Video codec
|
A video codec is a device or software module that enables the use of compression for digital video. The compression usually employs lossy data compression. Historically, video was stored as an analog signal on magnetic tape. Around the time when the compact disc entered the market as a digital-format replacement for analog audio, it became feasible to also begin storing and using video in digital form, and a variety of such technologies began to emerge.
Audio and video call for customized methods of compression. Engineers and mathematicians have tried a number of solutions for tackling this problem.
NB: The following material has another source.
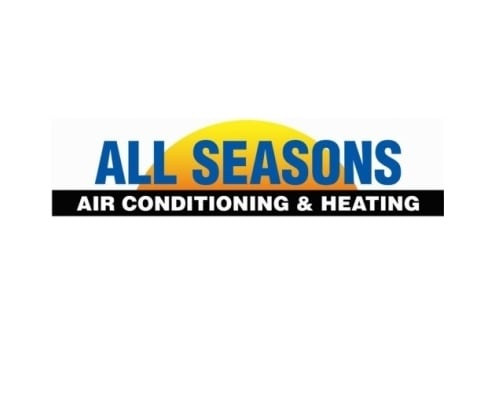 All Seasons Air Conditioning & Heating: 150 New Century Pkwy, New Century, KS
There is a complex balance between the quality of the video, the quantity of the data needed to represent it (also known as the bit rate), the complexity of the encoding and decoding algorithms, robustness to data losses and errors, ease of editing, random access, the state of the art of compression algorithm design, end-to-end delay, and a number of other factors.
Applications
In daily life, digital video codecs are found in DVD (MPEG-2), VCD (MPEG-1), in emerging satellite and terrestrial broadcast systems, and on the Internet. Online video material is encoded in a variety of codecs, and this has lead to the availability of codec packs - a pre-assembled set of commonly used codecs combined with an installer available as a software package for PCs.
Encoding media by the customers themselves has seen an upsurge with the availability of DVD-writers. Since commercially available DVDs are usually bigger in size (dual-layer) and dual-layer DVD-writers are not as common, so often the material has to be compressed again, sacrificing quality so the media will fit on a single disc.
Video codec design
A typical digital video codec design starts with conversion of camera-input video from RGB color format to YCbCr color format, and often also chroma subsampling to produce a 4:2:0 (or sometimes 4:2:2 in the case of interlaced video) sampling grid pattern. The conversion to YCbCr provides two benefits: 1) it improves compressibility by providing decorrelation of the color signals; and 2) it separates the luma signal, which is perceptually much more important, from the chroma signal, which is less perceptually important and which can be represented at lower resolution (hence the 4:2:0 or 4:2:2 sampling grid use).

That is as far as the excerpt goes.